» **Instructions**:
1) Repeat the stretch of the reader-reviews blog post from "3) will have" through "gonna start tooting...", word for word.
2) Answer these from the reader-reviews blog post:
(a) What date appears at the top?
(b) What would the writer rather do than fail at anything?
(c) What name does the writer give to the arch nemesis?

» **Passage**:
Tuesday, March 26, 2013
Reader Reviews: Carved in Darkness
I believe it goes hand-in-hand with my near paralyzing fear or failure, this worry that I might disappoint someone I care about, or someone I just met... or even a total stranger that I happen to make eye-contact with at the grocery store. Disappointment means failure and I'd rather eat glass than fail at anything, which makes my life as a writer challenging, to say the least.
When I see or hear someone post or say good things about my writing, I get giddy with success. I do my happy dance and grin like a simpleton. I twirl on mountaintops. I burst into song... of course all of this happens in my head. On the outside, I might shrug and say, "that's pretty cool." Which prompts people to think I'm either a) an emotionless cyborg, b) insane, or c) jaded beyond salvation.
None of which is true (I mean, option B is always up for debate...). I think, along with my failure phobia, I've developed this belief that if I celebrate my own success, I:
1) will jinx myself.
2) will look like a pretentious asshat. (because in my mind, this is what a pretentious asshat looks like)
3) will have farther to fall when I am inevitably shoved off the Cliffs of Success by my arch nemesis, Failure. That's Failure, on the right.
The sad thing is that I've had some pretty cool reviews. Great reviews. Reviews that if I were not me, would make me want to read the book I actually wrote. I should be sharing them, right? That's not douchy or pretentious, is it? I'm allowed to celebrate, aren't I? I can toot my own horn without fear of invoking the wrath of Failure and to prove it, I'm gonna start tooting...

» **Given material**:

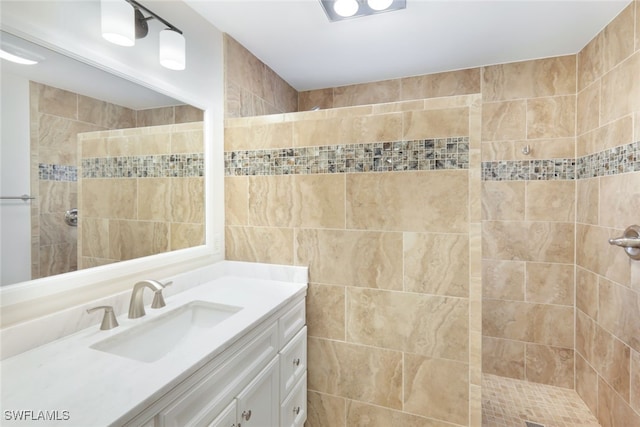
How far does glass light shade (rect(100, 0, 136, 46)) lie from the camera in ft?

» **Answers to each task**:
1)
3) will have farther to fall when I am inevitably shoved off the Cliffs of Success by my arch nemesis, Failure. That's Failure, on the right.
The sad thing is that I've had some pretty cool reviews. Great reviews. Reviews that if I were not me, would make me want to read the book I actually wrote. I should be sharing them, right? That's not douchy or pretentious, is it? I'm allowed to celebrate, aren't I? I can toot my own horn without fear of invoking the wrath of Failure and to prove it, I'm gonna start tooting...

2)
(a) Tuesday, March 26, 2013
(b) Eat glass
(c) Failure